Nine intubated patients received prior continuous positive airway pressure (CPAP). The median number of days for prior CPAP was 1.5 (IQR 1–3). Of those who received prior CPAP, five were still alive 30 days after intubation. Only one patient who received CPAP did not require intubation.
The median time to intubation was 8.5 days (IQR 3–13). In the group that survived, the median time was six days and in the group that died, median time was 15 days (non-significant). Seven patients had a tracheostomy postintubation; five in the alive group and two in the group who died.
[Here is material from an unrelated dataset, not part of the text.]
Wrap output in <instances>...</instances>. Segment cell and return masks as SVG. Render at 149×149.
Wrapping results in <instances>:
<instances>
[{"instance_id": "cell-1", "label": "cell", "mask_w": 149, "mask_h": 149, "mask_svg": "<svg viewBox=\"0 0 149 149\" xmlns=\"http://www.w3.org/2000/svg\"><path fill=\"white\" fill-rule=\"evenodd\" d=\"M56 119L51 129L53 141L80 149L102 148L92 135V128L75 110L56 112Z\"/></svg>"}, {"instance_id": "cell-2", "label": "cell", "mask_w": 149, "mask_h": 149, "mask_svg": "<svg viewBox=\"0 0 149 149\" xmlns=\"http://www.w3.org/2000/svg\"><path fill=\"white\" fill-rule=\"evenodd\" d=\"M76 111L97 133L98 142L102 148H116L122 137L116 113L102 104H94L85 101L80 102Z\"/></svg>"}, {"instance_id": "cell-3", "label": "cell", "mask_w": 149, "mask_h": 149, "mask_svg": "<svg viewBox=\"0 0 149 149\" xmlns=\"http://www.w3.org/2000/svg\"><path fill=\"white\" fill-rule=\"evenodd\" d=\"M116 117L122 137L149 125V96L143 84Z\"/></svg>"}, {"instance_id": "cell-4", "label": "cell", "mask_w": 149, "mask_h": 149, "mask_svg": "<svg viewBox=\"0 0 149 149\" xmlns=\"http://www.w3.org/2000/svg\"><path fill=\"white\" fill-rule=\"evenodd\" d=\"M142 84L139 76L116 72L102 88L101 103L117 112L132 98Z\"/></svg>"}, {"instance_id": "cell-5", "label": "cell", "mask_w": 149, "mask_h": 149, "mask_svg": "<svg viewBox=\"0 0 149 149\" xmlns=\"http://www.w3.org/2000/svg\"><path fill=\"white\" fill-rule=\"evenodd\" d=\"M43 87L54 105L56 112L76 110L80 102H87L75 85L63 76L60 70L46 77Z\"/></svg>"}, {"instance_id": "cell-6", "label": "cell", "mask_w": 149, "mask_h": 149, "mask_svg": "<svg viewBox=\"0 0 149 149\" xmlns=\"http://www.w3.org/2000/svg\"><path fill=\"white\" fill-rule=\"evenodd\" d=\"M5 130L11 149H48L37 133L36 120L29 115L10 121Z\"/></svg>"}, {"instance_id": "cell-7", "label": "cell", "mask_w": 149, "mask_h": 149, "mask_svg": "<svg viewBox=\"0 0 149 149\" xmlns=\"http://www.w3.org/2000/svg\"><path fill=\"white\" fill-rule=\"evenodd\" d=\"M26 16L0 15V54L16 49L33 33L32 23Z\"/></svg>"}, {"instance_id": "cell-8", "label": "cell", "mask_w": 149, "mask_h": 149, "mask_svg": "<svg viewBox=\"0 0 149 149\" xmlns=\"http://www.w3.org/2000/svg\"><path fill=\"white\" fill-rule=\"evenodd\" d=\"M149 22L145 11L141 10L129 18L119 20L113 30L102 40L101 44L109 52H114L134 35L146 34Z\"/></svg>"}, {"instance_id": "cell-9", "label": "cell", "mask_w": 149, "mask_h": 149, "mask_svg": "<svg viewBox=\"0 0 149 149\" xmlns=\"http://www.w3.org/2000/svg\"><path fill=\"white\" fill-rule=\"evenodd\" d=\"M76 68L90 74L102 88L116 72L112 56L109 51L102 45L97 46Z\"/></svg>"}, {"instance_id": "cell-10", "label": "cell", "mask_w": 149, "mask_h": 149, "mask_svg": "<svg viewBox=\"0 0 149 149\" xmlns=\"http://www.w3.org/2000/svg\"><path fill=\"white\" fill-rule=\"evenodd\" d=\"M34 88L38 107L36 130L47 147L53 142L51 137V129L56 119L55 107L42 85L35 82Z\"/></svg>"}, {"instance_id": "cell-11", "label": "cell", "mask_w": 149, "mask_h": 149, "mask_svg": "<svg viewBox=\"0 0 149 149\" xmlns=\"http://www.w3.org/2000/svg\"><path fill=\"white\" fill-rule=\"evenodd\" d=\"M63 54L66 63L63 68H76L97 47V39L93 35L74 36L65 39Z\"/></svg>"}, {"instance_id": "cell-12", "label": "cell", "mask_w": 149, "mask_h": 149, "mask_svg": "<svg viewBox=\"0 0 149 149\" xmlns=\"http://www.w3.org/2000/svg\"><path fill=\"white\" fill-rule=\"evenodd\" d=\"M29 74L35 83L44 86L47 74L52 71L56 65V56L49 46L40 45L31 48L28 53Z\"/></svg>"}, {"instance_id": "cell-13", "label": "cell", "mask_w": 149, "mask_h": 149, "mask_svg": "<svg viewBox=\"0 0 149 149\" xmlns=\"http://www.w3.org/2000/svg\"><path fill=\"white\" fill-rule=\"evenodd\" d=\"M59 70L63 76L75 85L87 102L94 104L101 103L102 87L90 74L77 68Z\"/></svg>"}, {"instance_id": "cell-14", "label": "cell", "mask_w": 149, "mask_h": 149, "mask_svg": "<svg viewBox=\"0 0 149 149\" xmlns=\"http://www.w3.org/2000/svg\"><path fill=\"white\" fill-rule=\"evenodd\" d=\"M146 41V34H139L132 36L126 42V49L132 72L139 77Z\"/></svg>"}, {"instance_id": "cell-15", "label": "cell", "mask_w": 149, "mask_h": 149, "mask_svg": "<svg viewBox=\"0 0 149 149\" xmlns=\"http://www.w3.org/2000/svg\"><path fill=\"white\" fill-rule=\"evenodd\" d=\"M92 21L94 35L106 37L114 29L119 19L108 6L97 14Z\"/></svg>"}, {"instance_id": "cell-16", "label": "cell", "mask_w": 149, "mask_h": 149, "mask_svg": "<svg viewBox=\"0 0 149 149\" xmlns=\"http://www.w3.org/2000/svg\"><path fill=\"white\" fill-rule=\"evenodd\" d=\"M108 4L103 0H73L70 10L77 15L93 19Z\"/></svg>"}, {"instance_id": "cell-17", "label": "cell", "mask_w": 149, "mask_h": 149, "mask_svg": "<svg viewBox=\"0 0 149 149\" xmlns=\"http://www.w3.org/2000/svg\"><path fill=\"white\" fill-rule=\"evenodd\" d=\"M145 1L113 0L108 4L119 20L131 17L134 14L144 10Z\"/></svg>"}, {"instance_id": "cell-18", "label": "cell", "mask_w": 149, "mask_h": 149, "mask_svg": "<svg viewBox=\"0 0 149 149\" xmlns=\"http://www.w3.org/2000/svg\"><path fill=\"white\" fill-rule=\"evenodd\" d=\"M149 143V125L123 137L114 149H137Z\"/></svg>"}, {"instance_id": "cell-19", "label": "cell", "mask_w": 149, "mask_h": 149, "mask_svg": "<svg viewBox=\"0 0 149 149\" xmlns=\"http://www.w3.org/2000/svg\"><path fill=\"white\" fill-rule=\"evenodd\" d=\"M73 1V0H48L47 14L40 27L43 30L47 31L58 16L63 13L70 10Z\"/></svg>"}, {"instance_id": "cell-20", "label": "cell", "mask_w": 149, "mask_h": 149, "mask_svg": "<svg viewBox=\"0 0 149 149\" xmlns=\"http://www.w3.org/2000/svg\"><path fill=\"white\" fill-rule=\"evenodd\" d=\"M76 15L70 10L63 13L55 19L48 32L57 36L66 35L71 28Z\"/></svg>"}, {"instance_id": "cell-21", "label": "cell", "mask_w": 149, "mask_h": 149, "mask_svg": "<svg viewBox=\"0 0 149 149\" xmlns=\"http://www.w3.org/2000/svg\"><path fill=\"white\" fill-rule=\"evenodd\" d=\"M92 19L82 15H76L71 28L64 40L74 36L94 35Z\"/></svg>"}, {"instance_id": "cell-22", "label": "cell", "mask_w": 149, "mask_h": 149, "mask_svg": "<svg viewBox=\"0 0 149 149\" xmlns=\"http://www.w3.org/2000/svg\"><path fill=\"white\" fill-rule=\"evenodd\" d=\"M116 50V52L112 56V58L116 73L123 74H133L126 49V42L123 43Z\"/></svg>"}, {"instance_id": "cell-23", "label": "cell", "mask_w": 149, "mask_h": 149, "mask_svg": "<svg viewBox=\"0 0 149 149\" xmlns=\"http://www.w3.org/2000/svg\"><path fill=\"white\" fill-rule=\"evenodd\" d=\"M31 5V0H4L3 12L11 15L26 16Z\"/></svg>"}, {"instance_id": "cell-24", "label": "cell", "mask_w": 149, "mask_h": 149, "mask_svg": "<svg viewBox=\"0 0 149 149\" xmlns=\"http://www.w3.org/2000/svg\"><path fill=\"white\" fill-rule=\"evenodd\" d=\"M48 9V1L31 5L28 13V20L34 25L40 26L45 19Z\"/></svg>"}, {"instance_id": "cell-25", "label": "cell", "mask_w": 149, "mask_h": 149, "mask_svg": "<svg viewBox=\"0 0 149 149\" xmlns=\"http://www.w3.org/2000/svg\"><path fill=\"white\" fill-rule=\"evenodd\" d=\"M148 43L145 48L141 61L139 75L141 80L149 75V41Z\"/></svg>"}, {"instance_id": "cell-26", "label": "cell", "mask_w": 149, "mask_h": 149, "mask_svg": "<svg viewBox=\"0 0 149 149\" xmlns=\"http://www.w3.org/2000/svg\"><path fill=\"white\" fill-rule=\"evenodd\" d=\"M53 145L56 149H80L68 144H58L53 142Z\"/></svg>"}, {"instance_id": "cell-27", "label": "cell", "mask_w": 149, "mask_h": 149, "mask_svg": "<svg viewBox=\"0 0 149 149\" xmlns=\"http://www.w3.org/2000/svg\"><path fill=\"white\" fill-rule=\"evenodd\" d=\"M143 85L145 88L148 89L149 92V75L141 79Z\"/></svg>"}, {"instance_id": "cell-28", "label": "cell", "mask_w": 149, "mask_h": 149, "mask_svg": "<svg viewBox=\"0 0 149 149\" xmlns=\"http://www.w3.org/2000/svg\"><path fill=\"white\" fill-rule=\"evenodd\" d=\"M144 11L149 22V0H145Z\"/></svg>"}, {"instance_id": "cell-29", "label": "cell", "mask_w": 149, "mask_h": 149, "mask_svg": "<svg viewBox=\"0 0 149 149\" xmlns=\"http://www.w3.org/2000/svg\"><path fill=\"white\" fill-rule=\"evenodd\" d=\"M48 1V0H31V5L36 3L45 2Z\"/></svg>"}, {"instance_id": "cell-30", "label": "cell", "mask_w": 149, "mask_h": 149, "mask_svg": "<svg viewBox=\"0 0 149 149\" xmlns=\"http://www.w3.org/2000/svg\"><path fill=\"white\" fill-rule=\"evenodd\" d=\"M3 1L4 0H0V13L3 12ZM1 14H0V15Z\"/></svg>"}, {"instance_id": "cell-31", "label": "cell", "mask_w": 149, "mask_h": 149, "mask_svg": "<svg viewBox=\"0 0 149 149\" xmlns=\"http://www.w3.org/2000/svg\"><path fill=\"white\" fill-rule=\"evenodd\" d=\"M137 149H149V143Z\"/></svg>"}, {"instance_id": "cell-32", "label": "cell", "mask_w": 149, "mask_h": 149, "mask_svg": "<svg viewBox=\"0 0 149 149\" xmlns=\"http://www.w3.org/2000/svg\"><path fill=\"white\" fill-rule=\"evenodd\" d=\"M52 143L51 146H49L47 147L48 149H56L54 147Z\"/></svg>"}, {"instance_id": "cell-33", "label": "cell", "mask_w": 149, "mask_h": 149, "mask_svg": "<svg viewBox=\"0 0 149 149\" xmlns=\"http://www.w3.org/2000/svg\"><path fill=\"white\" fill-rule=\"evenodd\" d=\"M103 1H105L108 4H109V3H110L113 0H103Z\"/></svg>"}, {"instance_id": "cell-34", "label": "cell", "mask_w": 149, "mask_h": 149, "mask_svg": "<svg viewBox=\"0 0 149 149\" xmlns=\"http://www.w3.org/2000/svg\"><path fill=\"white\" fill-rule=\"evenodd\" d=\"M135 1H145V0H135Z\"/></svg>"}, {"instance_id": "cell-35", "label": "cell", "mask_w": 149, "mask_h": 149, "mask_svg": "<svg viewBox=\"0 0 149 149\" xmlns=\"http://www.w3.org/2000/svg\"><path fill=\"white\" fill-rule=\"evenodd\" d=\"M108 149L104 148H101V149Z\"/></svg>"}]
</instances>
Rates of complications were similar in survivors and non-survivors with pneumothoraces occurring in three patients who died, and three who survived.
CONCLUSIONS
PJP is still a significant cause of death in HIV-positive people. The mortality rate of severe PJP is declining, with a mortality rate of 71% in the pre-1995 era, and 17% between 1997 and 2004. The definition of severe PJP has not changed, so it is unlikely that this reduction can be accounted for by a decline in the severity of PJP. Importantly, the mortality rate of those patients requiring intubation has fallen from 100% to 50%. This is not due to the advent of HAART, as the current practice is to start patients on HAART after the acute phase of PJP is over.
Past studies have shown that survival increases with the experience of the centre treating PJP 4 and HIV. 5 Previously, there was a perceived reluctance to intubate patients with PJP due to the high mortality. This led to the increased use of non-invasive measures of ventilation, which may have helped some patients. However, increasing experience on the part of intensive care units will have contributed to the reduction in mortality rate. This may have manifested increased positive end-expiratory pressure and permissive hypercapnia from the use of protective ventilation, which involves lower tidal volumes. This in turn may have helped prevent pneumothoraces and earlier tracheostomy. The necessity of ventilation in HIV patients with severe PJP is no longer a mandatory death sentence.